Human glucose-6-phosphate dehydrogenase (G6PD; EC 184.108.40.206) is an X-linked housekeeping enzyme that catalyses the first and rate-limiting step of the pentose phosphate shunt. It converts β-D-glucose 6-phosphate (G6P) to 6-phosphoglucono-δ-lactone with the reduction of NADP+ to NAPDH, providing cells with pentoses for nucleic acid synthesis and NADPH as the principal modulator of intracellular redox potential. G6PD has been identified as the only NADPH-producing enzyme that is activated during oxidative stress (Filosa et al., 2003). In erythrocytes, the role of G6PD is particularly important as the sole source of NADPH.
Active human G6PD exists in a rapid dimer–tetramer equilibrium, which is affected by ionic strength and pH (Cohen & Rosemeyer, 1969). Little is known about the physiological significance of the interconversion. Kinetically homogenous recombinant human G6PD has been shown recently to obey a rapid-equilibrium random-order mechanism (Wang et al., 2002).

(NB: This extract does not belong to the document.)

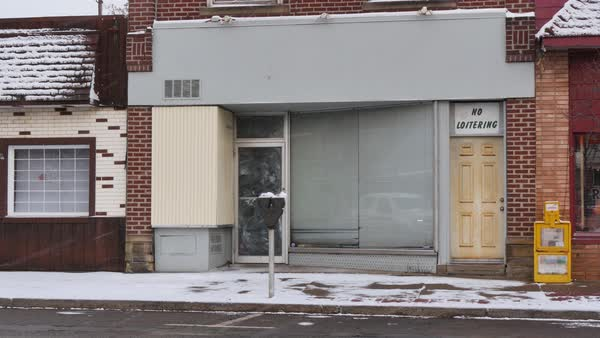 A wintry establishing shot of an empty, abandoned storefront in a small town Royalty-free stock video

Multiple sequence alignment of over 100 currently known G6PDs from different organisms shows sequence identity varying from 30 to 94% (data not given). The human enzyme and Leuconostoc mesenteroides G6PD (LM G6PD), the structures of which are known, have 35% sequence identity. The sequence alignment reveals three conserved regions: a nine-residue peptide (RIDHYLGKE, residues 198–206 of the human enzyme), a nucleotide-binding fingerprint (GxxGDLA, residues 38–44 of the human enzyme) and the sequence EKPxG (residues 170–174 of the human enzyme). In the nine-residue peptide, the aspartate, histidine and lysine have been shown to be important in G6P binding and catalysis in LM G6PD (Cosgrove et al., 2000) and Lys205 has been implicated in binding and catalysis in the human enzyme (Bautista et al., 1995). The nucleotide fingerprint has been associated with coenzyme binding (Levy et al., 1996) and the function of these residues has been elucidated by the structures of LM G6PD (Rowland et al., 1994; Naylor et al., 2001).

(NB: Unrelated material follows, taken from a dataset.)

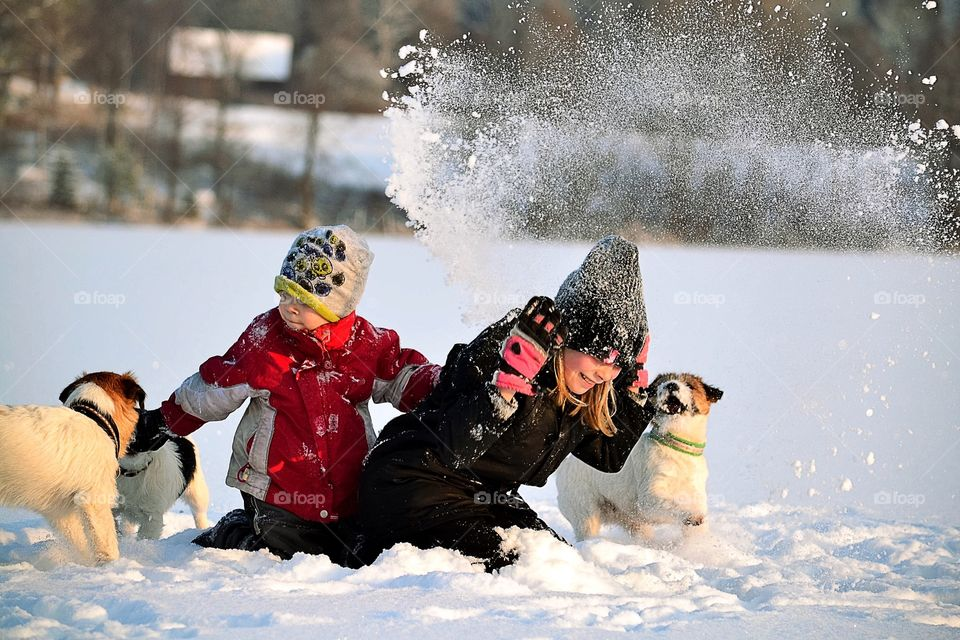 Children's playing in snow with dog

The 3 Å resolution structure of the human G6PD Canton (R459L) variant (G6PDCanton) crystallized in the presence of NADP+ and glycollate ions has been described previously (Au et al., 2000). Human G6PD is similar to LM G6PD, with a `Rossmann-fold' coenzyme-binding domain and a β+α domain which forms the dimer interface (Fig. 1). The human G6PD tetramer has 222 symmetry. The tetramer interface is small and interactions are primarily electrostatic. No NADP+ was found in the expected coenzyme site; `structural' NADP+ was found to bind in the β+α domain of G6PDCanton between the β-sheet and the C-terminus. The site is close to the dimer interface, but all contacts are made to side-chain atoms of one subunit. There is no structural NADP+ site in LM G6PD.
G6PD deficiency is one of the most common human genetic defects. Common clinical manifestations include acute haemolytic anaemia, neonatal jaundice and favism, symptoms which are normally triggered by oxidative agents (Beutler, 1990). To date, over 150 different human G6PD mutants with a spectrum of clinical severity have been identified. The rarer severe variants (class I mutants) give rise to chronic nonspherocytic haemolytic anaemia. In all cases, some residual enzyme activity is found; there is no known human null mutant. It has recently been shown that the total loss of G6PD activity is an embryonic lethal in mouse (Longo et al., 2002). Levels of NAPDH are reduced in erythrocytes containing low-activity variants (Mareni & Gaetani, 1976). Among the 71 reported class I mutants, 28 are clustered within 4.5 Å of the dimer interface and the structural NADP+ site; the integrity of these regions is important for enzyme stability and in vivo activity.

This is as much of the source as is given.